Alexander Roob]
[July 2, 2007
Van Goghs Favorites I: Xylographism unbound – The influence of illustrated journal graphics on the art of Vincent van Gogh.
Only in recent years has one gained the insight that Vincent van Gogh was not only a collector of Japanese graphic prints, like many of his artist colleagues, but was also imbued by a passion for the pictorial art of illustrated journals of his times. This was mainly thanks to two exhibitions: One, in spring of 2003 in Amsterdam, was dedicated to the broad complex of his pictorial influences, and the other, in 2005 in The Hague, more specifically to his collection of illustrated journal graphics. In the catalogue of the first exhibition it is stated that it is almost impossible to overestimate the importance of graphic arts for Vincent van Gogh , but one could say that this is precisely what the editors bring about. They illustrate the catalogue mainly with paintings of sufficiently known reference artists, from Rembrandt to Millet to Signac, leaving for the most part to obscurity the large complex of illustrated journal art, which Van Gogh called his visual “Bible”, and the “illustrateurs,” whom he urgently wanted to be treated equally in artistic terms. It is hard to avoid the impression that research on Van Gogh – as far as its dealing with illustrated journal art is concerned – is lagging far behind its own claims.
During his almost two-year tenure in London as an art- trade apprentice, during which his view of the purpose of art underwent a radical religious change, it was above all the graphics in the big illustrated journals, the “London Illustrated News” and its recently founded competitor, “The Graphic”, which made a deep impression on him. It was so lasting that Van Gogh, even ten years later, admitted to an artist friend, Anthon van Rappard: “Sometimes it seems to me that there is no stretch of time between those days and now – at least my enthusiasm for those things is rather stronger than it was even then.”

* _INSTRUCTIONS TO FOLLOW_
Answer these questions from the article on Van Gogh and illustrated journal graphics:
1. In what year and city was the exhibition devoted to his collection of illustrated journal graphics held?
2. What did Van Gogh call illustrated journal art?
3. Which two illustrated journals made a deep impression on him in London?

* _RAW DATA_
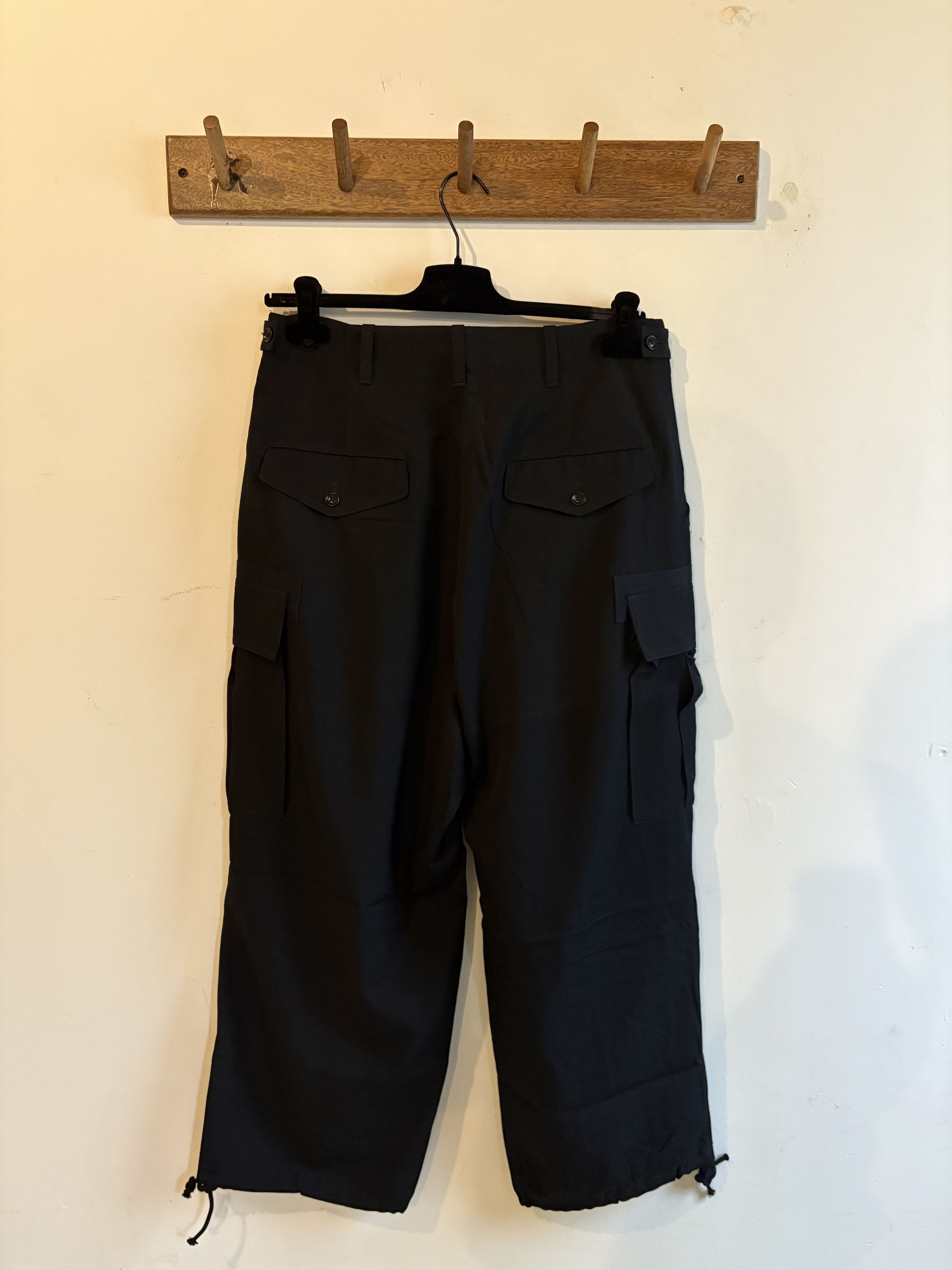 Yohji Yamamoto Yohji Yamamoto Pour Homme Cargo Pants Size US 32 / EU 48 - 11 Thumbnail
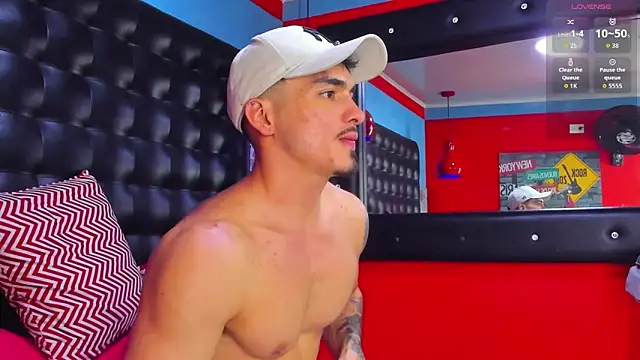 Big_ValentinHunk webcam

* _RESPONSE AREA_
1. 2005, in The Hague.
2. His visual "Bible."
3. The "London Illustrated News" and "The Graphic."